I felt great during the first eight miles of the course.  That should have been a sign that things weren't going to go my way later, but honestly, when I checked my pace, I was usually between 8:49 and 9:01.  I did lose it a bit at miles 6 and 7, but I was never slower than 9:23 for those miles, and I regrouped for miles 8 and 9.  I didn't even stop for the Milkshake Mile or this guy:

Mile 3: The Beer Mile!

One of the many pluses of the race series is the volunteers.  They were enthusiastic and LOUD, which is what all runners need.  Thank you, all volunteers, for giving your time for us.  In many places of the course, the volunteers outnumbered and out-shouted the spectators, even in some residential areas.  God, I miss Firestone Park.

This next part is a little difficult to write:  

When I got to mile 10, I had had enough.  I couldn't take ONE. MORE. HILL. and I suspected/half-remembered that there were more to come.  I had done a good job of getting my act together in previous miles by counting my breaths (in, in, in, out, out) and chanting (relax-er, runner, easier, runner, I am strong, runner, I feel strong, runner), but I just couldn't seem to do it.  I started to call on my father for strength, and then I realized that my father isn't strong; he's dead.  I know that sounds weird, but remember that I have been avoiding dealing with this for exactly three months (on the day of the race).  I started to cry, and then I promised myself a good, long, cleansing cry as soon as I crossed the finish line IF I made my time goal.  I sucked it up and moved on, but the times got longer as more hills arrived, and I felt pain in my legs for the first time in months.  My worst mile was 12 with a 9:43; I looked at my watch and I lost hope.  I went back to 9:17 for mile 13, and I even did an 8:45 pace for the last .21 miles (even on the stupid blanket on the field), but I knew I didn't make it.

I didn't even make my time from last year.

I'm not gonna lie: I'm disappointed, but deep down I know that I didn't do the speedwork I should have done.  I had a lot to deal with this summer, and I let it interfere with my training.  I'm going to give myself a break and remind myself that the course was much more difficult than last year's course.  I did the best I could with what I had in me.

The after-party was fabulous.  My fellow CLEMarathon Ambassador Andrew and I stretched, ate some recovery food, and scarfed up non-drinkers' beer tickets while we waited for the rest of our friends to finish.  Did you know that four Michelob Ultras are only 384 calories?  At least Michelob Ultra has that going for it.  

How many beers in was this?
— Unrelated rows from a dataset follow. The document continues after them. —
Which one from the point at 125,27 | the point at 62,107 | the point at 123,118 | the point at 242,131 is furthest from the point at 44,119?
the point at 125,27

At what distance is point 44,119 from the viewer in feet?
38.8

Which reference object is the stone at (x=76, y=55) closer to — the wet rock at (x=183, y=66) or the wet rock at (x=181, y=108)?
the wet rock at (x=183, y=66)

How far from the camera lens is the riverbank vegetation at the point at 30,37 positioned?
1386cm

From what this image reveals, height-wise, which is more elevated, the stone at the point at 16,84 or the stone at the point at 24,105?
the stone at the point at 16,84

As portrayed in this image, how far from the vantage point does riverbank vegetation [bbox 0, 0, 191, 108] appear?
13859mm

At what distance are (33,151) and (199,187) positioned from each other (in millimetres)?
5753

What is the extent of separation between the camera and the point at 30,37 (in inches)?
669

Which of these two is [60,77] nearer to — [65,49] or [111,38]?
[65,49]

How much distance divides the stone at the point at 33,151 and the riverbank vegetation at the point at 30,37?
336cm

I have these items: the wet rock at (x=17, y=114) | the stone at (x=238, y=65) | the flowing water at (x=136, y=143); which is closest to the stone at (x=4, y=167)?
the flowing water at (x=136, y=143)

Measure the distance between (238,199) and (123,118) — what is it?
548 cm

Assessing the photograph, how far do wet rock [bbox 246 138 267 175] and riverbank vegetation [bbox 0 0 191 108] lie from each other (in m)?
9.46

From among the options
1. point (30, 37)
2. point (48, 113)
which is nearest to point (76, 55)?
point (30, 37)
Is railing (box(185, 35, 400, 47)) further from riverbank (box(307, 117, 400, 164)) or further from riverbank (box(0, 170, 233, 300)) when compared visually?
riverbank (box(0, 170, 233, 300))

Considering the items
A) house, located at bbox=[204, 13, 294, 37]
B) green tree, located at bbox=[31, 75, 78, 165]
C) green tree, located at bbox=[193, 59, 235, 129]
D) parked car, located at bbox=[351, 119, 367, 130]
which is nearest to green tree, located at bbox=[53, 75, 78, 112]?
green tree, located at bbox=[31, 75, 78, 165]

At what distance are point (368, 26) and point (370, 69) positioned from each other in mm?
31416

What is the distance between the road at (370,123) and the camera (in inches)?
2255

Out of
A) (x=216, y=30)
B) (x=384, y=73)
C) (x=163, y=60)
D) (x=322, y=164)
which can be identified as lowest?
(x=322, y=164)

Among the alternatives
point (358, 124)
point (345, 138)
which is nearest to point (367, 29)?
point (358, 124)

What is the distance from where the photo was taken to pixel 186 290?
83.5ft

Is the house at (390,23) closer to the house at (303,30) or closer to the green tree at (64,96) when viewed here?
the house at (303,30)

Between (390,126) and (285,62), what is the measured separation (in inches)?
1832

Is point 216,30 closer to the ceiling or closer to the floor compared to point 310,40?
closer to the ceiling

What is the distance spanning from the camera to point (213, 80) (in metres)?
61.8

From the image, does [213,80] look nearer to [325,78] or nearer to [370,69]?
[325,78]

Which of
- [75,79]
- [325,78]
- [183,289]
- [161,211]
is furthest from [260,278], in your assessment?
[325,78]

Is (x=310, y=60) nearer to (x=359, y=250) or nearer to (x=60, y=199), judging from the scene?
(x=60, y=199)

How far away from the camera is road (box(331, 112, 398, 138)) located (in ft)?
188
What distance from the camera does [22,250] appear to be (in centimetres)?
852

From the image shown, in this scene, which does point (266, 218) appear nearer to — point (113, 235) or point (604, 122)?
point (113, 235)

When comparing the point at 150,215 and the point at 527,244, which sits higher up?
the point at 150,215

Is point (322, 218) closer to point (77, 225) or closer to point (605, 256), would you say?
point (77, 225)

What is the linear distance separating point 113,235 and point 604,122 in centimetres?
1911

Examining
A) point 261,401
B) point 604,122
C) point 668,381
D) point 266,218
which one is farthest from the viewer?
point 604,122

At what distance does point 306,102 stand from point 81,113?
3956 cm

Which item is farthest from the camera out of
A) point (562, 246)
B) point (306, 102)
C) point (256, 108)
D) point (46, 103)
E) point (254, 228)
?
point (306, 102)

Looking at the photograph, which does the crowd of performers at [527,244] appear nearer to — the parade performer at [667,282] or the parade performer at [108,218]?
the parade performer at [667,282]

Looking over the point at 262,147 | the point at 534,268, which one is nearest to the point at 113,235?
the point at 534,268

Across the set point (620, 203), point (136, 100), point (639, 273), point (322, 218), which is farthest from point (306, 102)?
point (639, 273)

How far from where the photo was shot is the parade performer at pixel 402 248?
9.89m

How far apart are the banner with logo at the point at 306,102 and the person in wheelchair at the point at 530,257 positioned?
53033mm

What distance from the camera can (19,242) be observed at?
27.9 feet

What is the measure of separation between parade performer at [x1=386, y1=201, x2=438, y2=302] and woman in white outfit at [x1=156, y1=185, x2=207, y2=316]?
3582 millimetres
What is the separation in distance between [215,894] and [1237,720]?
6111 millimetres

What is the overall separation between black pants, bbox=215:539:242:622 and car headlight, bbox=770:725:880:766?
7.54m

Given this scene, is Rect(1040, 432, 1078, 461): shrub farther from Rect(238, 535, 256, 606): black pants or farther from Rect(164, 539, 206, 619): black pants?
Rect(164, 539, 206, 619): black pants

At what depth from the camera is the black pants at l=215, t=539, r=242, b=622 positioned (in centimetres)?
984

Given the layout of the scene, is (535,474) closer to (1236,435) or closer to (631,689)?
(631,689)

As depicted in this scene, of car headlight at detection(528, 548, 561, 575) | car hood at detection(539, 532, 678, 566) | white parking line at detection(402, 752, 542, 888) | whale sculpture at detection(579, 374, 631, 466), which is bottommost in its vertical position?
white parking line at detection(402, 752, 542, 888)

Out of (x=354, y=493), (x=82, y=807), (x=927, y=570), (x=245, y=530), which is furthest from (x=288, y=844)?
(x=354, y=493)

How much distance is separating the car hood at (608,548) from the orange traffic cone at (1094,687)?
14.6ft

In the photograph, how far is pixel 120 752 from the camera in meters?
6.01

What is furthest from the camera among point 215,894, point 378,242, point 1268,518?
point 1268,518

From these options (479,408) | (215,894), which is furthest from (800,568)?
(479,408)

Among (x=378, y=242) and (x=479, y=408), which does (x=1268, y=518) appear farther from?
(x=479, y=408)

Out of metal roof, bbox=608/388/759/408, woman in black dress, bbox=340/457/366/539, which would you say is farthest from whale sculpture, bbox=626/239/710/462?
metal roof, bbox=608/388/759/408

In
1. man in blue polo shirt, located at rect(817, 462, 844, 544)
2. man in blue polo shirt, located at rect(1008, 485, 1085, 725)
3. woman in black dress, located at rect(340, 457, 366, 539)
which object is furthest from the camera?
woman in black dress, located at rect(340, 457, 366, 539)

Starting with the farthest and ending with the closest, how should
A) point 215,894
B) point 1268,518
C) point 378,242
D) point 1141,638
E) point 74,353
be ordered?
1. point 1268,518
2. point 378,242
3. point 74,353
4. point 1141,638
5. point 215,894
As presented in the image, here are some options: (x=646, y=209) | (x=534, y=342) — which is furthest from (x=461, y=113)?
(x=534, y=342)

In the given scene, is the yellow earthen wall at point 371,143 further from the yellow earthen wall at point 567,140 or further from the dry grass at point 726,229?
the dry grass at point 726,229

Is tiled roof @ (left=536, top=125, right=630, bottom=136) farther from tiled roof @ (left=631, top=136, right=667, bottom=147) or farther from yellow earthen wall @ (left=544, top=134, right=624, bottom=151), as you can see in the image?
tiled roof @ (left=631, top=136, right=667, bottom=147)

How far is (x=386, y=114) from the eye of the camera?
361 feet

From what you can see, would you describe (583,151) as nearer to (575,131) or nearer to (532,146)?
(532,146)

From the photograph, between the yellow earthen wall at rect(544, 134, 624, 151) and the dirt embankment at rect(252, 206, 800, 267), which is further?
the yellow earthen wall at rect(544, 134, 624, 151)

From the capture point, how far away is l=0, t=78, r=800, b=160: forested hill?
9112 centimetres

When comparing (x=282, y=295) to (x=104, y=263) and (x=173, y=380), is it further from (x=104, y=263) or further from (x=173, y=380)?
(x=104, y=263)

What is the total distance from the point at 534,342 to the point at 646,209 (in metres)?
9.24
I dunno.  Erin isn't counting either.


Shout outs go to fellow CLEMarathon Ambassador Jamie and TORN friend Shelby who both ran their first road marathons.  They both had strong finishes; I am proud and jealous.

All in all, the Rubber City Series is definitely worth running.  Just because I didn't like the course doesn't mean that there aren't others who do.  The race directors planned a quality experience for the runners from the expo to all the volunteers to the finish line party.  I plan to run the series next year, but I think the Universe has been telling me that I need to pursue a new goal: next year the marathon.  Gulp.

I'm looking forward to some easy, relaxed runs as soon as my leg stops cramping. Until then, run happy, Peeps!